• _Série d'exercices_
A) Recopiez mot pour mot le passage de l'extrait sur l'enquête auprès d'élèves de cycle 3 qui commence à « Les contributions 2025 » et se termine à « (CREAD EA 3875) ».
B) D'après l'extrait sur l'enquête auprès d'élèves de cycle 3, quel âge ont approximativement les enfants avec qui sont menés les entretiens semi-directifs ?

• _Extrait de page_
26-26 mars 2025 Brest (France)

Les contributions 2025 > Par auteurs et autrices > Blassel Maude

À hauteur d'enfants. Construire sa posture et ses outils dans une enquête auprès d'élèves de cycle 3
Maude Blassel  1@  
1 : Centre de Recherche sur l'Education, les apprentissages et la didactique  (CREAD EA 3875)
Université de Bretagne Occidentale (UBO), Université de Bretagne Occidentale [UBO]

Cette communication s'inscrit dans le cadre de ma thèse de sociologie de l'éducation portant sur les relations enfantines dans des contextes de mixité sociale et ethnoculturelle. Elle sera axée spécifiquement sur une réactualisation et un enrichissement des réflexions méthodologiques portant sur la recherche auprès d'enfants et de jeunes, dans la continuité notamment du manuel de référence Enquêter auprès d'enfants et de jeunes (Danic et al., 2006), et relatera mon expérience de terrain. Nous analyserons donc les implications de la posture de l'enquêtrice, puis nous apporterons une contribution sur l'adaptation des outils de collecte de données.

 

Contexte :

Cette recherche s'appuie une méthodologie mixte visant à reconstituer les réseaux amicaux des élèves suivi·es ainsi qu'à recueillir leurs perceptions de la mixité sociale et ethnoculturelle. Des observations sont régulièrement conduites à l'école, sur le temps scolaire et le temps péri-scolaires, qui soulèvent des questions quant à la posture à adopter sur le terrain. Par ailleurs, je réalise des entretiens semi-directifs avec des enfants âgé·es d'environ 10 ans, et les élèves ont rempli et vont remplir à plusieurs reprises des questionnaires écrits. Ces différentes modalités de collecte de données interrogent sur les adaptations à construire pour parvenir à recueillir des données exploitables du point de vue de la recherche.

 

Ces réflexions méthodologiques s'ancrent dans un ensemble de travaux portant attention à la relation d'enquête et aux rapports sociaux variés qui s'incarnent lors de la situation d'entretien, à l'instar du genre, de la classe sociale, ou encore du niveau de diplôme. L'âge, et a fortiori lorsque les deux interactant·es appartiennent à deux catégories distinctes que sont « l'enfance » et « l'âge adulte », est ainsi considéré comme une différence de statut social susceptible d'orienter le recueil des données et l'expérience de l'enquête de terrain (Auger et al., 2017)

Données web d'images avec légendes:
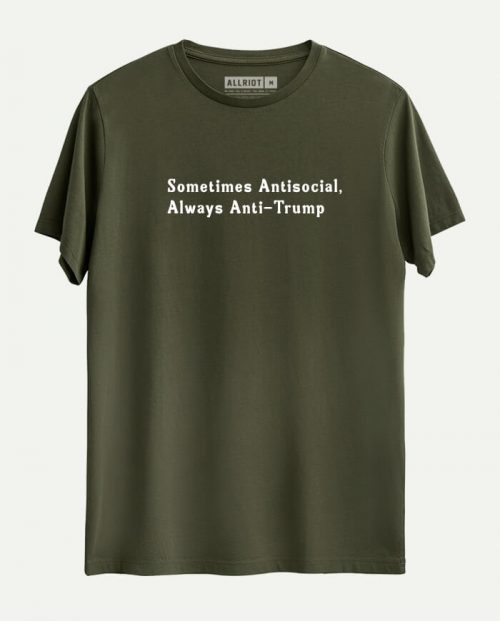 Sometimes Antisocial, Always Anti Trump T-shirt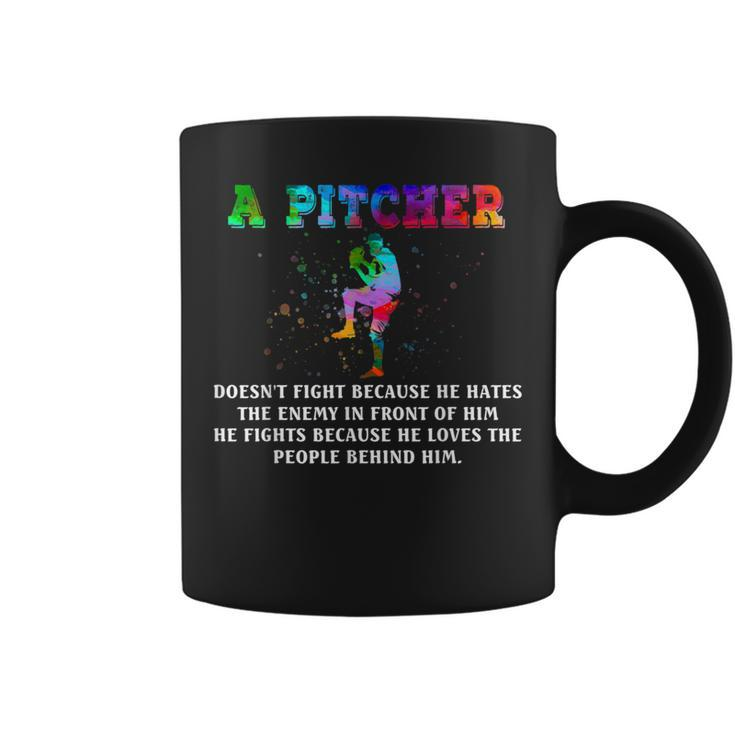 A Pitcher Doesn't Fight Because He Hates The Enemy Baseball Coffee Mug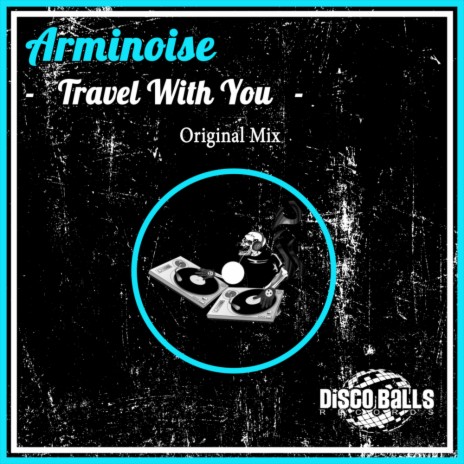 Travel With You (Original Mix)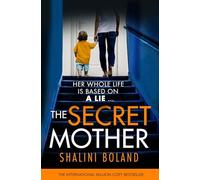 The Secret Mother: A gripping psychological thriller that will have you hooked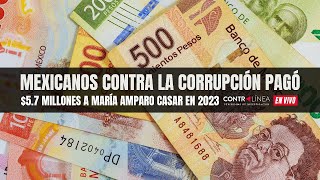 En Vivo | Mexicanos Contra la Corrupción pagó $5.7 millones a María Amparo Casar en 2023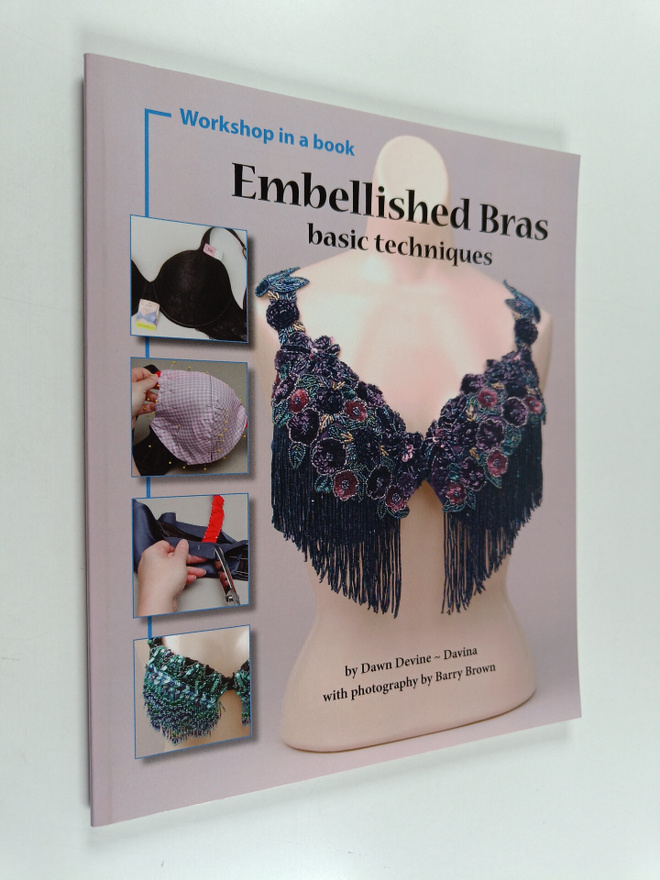 Dawn Devine : Embellished Bras : Basic Techniques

• _Réponses par exercice_
A)
Les contributions 2025 > Par auteurs et autrices > Blassel Maude

À hauteur d'enfants. Construire sa posture et ses outils dans une enquête auprès d'élèves de cycle 3
Maude Blassel  1@  
1 : Centre de Recherche sur l'Education, les apprentissages et la didactique  (CREAD EA 3875)

B) Environ 10 ans.